体の内外の「気(エネルギー)」を補う作用があり、特に虚弱体質で疲れやすい方の体質改善によく用いられます。
こんな人におすすめ
- 体力がなく、非常に疲れやすい方(虚弱体質)
- 病後や術後で体力が衰えている方
- 寝汗をかきやすい方
- お腹が冷えて痛みやすい方
- 少し動いただけですぐに汗をかく、息切れがする方
- 皮膚がカサカサしがちな方、おできができやすい方
効果・効能
黄耆建中湯は、胃腸の働きを高め、体を温めると同時に、皮膚の機能を高めて汗の異常を調節する働きがあります。これにより、以下のような症状を改善します。
- 虚弱体質
- 病後の衰弱
- ねあせ
- 小児夜尿症
- 湿疹・皮膚炎、皮膚のただれ
- 腹痛、冷え症
構成生薬
黄耆建中湯は、以下の7種類の生薬から構成されています。
- 膠飴 (コウイ): 麦芽糖。お腹を温め、痛みを和らげる主薬。
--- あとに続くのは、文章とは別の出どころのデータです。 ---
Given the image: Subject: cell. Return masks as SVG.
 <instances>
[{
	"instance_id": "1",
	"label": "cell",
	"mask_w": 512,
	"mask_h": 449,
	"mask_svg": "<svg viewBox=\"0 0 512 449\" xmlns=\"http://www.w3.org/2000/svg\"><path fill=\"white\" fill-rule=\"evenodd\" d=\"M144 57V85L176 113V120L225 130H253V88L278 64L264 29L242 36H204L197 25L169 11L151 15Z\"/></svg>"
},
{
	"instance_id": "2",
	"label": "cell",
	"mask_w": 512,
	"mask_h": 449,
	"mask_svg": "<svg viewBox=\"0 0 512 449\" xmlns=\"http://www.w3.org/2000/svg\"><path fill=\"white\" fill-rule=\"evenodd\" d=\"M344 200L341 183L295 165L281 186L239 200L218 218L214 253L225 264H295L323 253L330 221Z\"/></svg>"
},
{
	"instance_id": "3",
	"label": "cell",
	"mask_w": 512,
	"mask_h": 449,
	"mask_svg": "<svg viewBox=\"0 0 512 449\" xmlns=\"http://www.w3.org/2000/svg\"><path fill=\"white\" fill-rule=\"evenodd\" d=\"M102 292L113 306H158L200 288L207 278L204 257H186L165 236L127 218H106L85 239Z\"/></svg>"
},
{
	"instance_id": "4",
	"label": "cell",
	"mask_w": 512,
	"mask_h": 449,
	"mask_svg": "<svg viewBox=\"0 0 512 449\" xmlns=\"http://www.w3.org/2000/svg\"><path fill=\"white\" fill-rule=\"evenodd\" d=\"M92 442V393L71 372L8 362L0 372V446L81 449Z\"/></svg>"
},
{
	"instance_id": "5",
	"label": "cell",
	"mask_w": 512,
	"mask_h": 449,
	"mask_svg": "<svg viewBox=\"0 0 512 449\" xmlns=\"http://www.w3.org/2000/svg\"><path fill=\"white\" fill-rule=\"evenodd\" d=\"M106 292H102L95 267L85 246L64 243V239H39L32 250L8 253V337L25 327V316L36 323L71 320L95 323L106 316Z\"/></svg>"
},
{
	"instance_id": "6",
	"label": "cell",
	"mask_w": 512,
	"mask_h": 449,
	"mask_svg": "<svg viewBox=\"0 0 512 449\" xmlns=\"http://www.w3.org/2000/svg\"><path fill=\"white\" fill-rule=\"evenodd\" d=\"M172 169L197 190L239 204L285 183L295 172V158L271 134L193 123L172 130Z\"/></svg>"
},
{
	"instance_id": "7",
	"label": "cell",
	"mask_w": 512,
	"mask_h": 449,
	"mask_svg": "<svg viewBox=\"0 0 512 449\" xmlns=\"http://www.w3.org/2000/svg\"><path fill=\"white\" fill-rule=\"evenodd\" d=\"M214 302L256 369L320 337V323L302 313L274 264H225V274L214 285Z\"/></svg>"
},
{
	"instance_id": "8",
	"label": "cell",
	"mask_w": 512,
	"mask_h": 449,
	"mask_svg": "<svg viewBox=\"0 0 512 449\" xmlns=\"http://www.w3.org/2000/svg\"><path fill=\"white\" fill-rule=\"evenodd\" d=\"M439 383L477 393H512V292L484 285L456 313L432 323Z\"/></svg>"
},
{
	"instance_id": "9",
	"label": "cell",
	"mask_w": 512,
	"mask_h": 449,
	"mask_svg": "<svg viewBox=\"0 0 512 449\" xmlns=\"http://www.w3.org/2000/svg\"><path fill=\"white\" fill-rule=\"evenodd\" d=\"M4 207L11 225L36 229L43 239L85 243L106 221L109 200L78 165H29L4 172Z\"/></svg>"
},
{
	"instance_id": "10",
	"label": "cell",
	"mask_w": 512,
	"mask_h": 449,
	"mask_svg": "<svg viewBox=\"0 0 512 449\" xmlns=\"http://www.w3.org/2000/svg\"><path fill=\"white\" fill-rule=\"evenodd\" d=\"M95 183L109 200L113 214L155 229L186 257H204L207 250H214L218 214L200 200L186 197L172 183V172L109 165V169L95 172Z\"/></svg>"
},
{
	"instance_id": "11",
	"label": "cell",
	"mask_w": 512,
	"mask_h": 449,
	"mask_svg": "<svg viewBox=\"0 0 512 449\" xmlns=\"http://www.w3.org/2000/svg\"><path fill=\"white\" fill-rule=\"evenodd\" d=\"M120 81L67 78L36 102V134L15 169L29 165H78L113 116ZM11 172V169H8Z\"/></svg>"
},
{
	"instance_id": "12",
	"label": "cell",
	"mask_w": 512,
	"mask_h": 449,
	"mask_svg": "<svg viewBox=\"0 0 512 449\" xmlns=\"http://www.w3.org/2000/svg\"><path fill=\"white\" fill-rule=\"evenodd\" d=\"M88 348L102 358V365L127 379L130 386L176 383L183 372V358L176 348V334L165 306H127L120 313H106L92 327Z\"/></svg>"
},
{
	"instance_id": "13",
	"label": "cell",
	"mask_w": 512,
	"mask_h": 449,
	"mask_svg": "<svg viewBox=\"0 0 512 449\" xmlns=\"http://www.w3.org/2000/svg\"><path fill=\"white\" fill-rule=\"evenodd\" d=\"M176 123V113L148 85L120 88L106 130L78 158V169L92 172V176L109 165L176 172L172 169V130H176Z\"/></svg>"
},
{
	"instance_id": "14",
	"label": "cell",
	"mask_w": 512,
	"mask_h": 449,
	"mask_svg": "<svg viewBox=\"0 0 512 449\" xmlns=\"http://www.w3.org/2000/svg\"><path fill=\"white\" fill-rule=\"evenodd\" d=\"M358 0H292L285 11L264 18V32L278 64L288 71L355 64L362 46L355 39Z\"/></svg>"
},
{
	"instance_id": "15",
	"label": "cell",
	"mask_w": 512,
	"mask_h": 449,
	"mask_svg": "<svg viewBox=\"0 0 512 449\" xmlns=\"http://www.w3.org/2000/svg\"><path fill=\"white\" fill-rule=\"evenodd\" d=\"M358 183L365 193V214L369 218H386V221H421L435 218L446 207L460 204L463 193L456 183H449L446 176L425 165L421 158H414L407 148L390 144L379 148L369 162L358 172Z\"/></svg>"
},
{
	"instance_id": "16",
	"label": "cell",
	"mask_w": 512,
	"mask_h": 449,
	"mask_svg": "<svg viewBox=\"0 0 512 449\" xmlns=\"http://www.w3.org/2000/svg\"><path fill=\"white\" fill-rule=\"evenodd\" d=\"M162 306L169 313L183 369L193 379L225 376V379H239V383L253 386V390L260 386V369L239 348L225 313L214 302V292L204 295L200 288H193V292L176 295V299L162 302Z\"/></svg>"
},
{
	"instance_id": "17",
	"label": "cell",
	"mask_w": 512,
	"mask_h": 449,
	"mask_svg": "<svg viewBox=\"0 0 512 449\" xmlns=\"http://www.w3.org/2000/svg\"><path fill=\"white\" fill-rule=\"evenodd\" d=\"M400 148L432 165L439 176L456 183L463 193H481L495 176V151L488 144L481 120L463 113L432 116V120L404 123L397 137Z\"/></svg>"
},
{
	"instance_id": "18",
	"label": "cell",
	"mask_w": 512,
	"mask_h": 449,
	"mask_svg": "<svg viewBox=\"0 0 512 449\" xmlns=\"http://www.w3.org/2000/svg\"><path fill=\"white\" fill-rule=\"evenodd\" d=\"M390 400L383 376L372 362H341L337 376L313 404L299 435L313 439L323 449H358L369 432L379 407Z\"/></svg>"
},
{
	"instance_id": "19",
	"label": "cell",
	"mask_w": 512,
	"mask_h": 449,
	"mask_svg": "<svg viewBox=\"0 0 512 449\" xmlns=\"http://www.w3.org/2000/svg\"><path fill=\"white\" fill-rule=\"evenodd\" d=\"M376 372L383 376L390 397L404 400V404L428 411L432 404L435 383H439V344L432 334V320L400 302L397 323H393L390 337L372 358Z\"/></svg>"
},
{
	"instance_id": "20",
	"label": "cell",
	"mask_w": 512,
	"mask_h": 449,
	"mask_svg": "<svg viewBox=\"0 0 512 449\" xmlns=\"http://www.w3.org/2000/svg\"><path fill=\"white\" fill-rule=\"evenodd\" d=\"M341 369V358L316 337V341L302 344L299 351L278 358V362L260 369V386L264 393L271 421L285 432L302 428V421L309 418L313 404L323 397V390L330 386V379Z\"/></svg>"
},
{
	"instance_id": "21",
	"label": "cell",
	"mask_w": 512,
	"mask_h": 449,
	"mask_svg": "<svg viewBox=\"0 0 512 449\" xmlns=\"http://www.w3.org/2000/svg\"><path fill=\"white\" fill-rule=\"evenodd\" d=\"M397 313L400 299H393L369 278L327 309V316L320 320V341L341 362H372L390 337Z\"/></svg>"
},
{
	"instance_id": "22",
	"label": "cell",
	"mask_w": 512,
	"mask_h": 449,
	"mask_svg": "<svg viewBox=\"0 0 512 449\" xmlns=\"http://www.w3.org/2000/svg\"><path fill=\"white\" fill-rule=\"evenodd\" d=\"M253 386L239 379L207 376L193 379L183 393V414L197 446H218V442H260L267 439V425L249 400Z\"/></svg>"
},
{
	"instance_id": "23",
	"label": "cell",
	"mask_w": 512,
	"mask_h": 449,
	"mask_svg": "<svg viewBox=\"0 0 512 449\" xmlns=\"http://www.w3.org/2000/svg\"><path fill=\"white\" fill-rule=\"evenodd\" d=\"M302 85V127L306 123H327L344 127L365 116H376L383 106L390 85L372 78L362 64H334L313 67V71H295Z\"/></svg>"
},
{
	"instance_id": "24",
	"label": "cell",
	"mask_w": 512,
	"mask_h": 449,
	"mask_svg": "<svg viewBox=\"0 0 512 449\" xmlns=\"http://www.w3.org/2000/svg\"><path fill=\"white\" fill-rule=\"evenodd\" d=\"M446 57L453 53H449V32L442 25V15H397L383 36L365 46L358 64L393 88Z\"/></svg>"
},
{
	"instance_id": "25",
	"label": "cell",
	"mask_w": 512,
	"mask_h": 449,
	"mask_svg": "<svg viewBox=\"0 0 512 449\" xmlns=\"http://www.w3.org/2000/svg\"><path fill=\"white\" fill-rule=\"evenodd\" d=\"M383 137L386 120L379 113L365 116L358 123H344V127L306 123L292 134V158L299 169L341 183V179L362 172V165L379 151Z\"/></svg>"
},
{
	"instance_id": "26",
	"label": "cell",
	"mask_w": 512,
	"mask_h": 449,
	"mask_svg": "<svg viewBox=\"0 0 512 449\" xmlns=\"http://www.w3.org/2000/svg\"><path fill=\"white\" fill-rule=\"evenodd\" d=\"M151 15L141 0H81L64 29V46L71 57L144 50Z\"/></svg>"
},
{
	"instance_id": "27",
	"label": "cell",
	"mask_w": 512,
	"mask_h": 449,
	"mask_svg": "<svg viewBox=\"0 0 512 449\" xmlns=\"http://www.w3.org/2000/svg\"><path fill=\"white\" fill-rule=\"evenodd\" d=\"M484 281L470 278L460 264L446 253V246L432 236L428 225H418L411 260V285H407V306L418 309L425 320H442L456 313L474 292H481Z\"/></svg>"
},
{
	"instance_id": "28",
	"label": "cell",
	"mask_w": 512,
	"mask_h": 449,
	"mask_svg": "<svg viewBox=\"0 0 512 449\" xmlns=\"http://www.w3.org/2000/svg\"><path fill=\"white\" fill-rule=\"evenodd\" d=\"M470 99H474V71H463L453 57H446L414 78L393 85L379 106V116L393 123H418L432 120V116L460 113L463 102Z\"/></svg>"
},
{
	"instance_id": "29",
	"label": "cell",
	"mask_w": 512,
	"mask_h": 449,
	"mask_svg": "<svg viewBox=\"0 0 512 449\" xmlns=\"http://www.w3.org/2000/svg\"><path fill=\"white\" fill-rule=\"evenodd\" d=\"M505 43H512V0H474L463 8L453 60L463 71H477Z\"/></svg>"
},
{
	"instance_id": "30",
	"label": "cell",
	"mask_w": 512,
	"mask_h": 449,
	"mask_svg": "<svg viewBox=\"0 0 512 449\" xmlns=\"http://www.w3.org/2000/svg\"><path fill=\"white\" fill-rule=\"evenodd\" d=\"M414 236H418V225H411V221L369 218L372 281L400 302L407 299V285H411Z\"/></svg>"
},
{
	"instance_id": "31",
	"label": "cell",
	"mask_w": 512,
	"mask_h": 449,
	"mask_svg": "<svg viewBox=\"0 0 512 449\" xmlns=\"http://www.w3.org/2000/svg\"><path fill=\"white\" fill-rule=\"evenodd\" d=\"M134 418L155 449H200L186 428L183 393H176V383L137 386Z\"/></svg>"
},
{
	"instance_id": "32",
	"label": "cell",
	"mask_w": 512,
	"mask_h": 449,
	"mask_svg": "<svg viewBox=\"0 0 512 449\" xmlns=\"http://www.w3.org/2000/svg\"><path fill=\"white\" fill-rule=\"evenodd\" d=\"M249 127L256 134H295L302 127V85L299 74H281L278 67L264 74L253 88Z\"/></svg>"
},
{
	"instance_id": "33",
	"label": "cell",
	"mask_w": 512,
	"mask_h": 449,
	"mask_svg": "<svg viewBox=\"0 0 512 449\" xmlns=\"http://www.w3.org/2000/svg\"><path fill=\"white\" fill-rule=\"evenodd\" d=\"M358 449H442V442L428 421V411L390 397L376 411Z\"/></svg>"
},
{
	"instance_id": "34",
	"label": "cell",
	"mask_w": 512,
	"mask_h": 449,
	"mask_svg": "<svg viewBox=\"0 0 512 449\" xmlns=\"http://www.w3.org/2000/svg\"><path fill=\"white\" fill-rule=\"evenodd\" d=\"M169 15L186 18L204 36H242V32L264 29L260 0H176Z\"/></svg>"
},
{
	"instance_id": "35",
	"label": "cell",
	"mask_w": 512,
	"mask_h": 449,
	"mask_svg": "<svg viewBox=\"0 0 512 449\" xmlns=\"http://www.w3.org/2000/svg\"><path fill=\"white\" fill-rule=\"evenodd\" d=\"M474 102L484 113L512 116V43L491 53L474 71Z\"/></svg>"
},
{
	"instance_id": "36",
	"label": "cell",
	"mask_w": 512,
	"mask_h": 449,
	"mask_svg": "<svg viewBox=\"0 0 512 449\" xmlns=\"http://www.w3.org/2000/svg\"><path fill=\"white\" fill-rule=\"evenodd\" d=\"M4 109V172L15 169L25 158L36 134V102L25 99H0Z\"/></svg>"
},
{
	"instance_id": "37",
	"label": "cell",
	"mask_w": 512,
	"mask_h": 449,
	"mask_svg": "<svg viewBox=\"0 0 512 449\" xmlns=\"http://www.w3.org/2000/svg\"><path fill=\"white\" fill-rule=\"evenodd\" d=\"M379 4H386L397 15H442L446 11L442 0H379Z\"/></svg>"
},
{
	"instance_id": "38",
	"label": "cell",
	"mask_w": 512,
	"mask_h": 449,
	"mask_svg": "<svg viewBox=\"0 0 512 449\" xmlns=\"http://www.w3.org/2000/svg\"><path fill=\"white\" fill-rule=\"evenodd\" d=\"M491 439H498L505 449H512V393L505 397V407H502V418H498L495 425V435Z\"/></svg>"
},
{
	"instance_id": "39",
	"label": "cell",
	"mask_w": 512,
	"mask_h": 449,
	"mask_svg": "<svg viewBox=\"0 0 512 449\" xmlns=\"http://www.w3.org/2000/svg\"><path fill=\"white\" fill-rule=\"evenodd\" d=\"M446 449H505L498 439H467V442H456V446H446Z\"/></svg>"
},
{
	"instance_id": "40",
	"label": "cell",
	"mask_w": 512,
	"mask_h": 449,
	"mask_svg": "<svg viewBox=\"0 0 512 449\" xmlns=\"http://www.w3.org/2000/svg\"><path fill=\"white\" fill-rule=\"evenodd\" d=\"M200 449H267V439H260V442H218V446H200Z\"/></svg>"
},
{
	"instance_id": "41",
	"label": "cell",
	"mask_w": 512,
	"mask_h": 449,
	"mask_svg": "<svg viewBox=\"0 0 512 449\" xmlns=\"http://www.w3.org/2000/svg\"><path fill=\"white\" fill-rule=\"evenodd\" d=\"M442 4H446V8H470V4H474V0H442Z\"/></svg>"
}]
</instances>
滋養強壮作用もある。
- 桂皮 (ケイヒ): 体を温め、気血の巡りを良くする。
- 芍薬 (シャクヤク): 血を補い、筋肉の緊張を緩めて痛みを鎮める。
- 黄耆 (オウギ): 気を補い、滋養強壮作用がある。皮膚の機能を高め、汗を調節し、皮膚の回復を助ける。
- 大棗 (タイソウ): 胃腸の働きを助け、精神を安定させる。
- 生姜 (ショウキョウ): 胃腸を温め、消化を助ける。
- 甘草 (カンゾウ): 諸薬を調和し、急な痛みを緩和する。
服用方法と注意点
通常、成人は1日量を2〜3回に分けて、食前または食間に水またはぬるま湯で服用します。年齢、体重、症状により適宜増減します。
副作用
まれに以下の副作用が報告されています。
- 偽アルドステロン症
- ミオパチー
- 発疹、蕁麻疹
服用中に体調の異変を感じた場合は、直ちに服用を中止し、医師または薬剤師に相談してください。
出典
『金匱要略』 後漢時代に張仲景によって編纂された医学書。